Türk edebiyatının en büyük klasiklerinden birisi olan Sinekli Bakkal doğu ile batının çatışmasını musiki, mimari ve mesnevi ile harmanlıyor. Halide Edib, Tolstoyvari kültür ve insan anlatımıyla, saraylardan fakir bir mahalleye ve yaşayışlara içtenlikle ve samimiyetle yaklaşıyor.
Fonda 2. Abdülhamit devri, yaklaşmakta olan bir ihtilal, Genç Türkçülük hareketleri. Saray takımları, halayıkları, piyanolar, tefler ve geleneklerin birleşmesi.

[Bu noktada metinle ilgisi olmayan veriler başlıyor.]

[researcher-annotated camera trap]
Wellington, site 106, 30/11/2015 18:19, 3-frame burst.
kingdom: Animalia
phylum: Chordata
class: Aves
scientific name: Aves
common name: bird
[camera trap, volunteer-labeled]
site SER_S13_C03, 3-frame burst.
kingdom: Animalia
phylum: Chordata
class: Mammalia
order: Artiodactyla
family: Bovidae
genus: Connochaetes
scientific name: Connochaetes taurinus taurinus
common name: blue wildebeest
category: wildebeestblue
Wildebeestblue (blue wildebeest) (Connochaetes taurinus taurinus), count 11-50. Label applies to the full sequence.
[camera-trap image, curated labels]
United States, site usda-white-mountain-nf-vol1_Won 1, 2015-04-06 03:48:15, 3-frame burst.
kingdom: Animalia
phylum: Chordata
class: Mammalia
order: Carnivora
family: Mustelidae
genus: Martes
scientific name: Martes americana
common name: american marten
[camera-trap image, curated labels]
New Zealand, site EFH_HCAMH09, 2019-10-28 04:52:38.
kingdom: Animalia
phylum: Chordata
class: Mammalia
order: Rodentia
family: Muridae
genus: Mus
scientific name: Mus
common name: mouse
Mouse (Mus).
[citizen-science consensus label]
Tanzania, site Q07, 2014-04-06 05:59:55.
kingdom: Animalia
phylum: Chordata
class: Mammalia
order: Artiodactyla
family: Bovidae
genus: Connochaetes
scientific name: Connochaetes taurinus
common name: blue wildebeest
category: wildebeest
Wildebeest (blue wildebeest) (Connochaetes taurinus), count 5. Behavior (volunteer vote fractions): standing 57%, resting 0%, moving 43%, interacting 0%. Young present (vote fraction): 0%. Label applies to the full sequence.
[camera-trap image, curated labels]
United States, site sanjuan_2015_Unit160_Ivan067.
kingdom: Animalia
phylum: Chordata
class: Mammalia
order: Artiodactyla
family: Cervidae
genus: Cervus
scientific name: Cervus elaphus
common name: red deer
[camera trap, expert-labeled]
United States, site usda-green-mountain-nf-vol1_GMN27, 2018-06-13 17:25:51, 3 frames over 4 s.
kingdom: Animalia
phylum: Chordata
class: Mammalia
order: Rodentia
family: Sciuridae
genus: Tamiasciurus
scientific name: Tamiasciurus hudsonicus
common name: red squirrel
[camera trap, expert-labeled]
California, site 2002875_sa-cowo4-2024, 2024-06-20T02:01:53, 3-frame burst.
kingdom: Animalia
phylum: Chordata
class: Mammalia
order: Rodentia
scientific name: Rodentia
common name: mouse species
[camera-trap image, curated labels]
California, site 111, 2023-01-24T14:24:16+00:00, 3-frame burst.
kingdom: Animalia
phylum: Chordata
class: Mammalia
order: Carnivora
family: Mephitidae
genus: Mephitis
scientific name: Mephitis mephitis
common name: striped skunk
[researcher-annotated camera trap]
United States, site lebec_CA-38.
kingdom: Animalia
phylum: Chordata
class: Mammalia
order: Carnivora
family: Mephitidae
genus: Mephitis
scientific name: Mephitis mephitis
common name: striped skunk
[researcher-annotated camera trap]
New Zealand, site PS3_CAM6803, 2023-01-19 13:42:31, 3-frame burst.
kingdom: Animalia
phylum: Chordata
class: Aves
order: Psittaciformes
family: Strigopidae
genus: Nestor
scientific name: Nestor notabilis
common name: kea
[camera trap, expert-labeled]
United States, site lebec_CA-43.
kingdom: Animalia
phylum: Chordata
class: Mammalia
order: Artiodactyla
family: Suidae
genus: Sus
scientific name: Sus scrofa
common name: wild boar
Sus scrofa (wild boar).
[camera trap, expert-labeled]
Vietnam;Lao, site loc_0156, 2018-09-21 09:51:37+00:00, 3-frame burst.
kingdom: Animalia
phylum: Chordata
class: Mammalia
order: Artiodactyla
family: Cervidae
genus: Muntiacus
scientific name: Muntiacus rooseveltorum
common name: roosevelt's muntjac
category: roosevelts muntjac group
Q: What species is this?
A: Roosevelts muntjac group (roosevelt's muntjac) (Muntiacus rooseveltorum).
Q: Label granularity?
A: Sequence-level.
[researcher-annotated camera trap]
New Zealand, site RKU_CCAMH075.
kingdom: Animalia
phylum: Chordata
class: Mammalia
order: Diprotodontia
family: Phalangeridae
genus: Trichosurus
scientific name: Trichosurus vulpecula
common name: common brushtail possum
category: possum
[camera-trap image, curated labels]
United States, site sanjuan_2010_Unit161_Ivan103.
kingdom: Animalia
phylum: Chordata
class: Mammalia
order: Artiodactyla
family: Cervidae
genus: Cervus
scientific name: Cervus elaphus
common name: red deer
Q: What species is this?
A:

Rabia’nın hikayesi çok samimi ve ilgi çekici. Gözlerinizin önünden akıp giden bir Sinekli Bakkal mahallesi. Bir mevlevi dede, bir katı dinci dede, bir soytarı baba, bir piyanocu ve dinsiz Peregrini (sonradan Müslüman olan Osman), bir Hünkar’a sıkı sıkıya bağlı zaptiye nazırı Paşa, bir cüce, bir çingene vs. Bir çok farklı ruh, bir çok farklı yaşayış ve derinlemesine karakterler.
Sinekli Bakkal benim için Türk edebiyatının Savaş ve Barış’ı.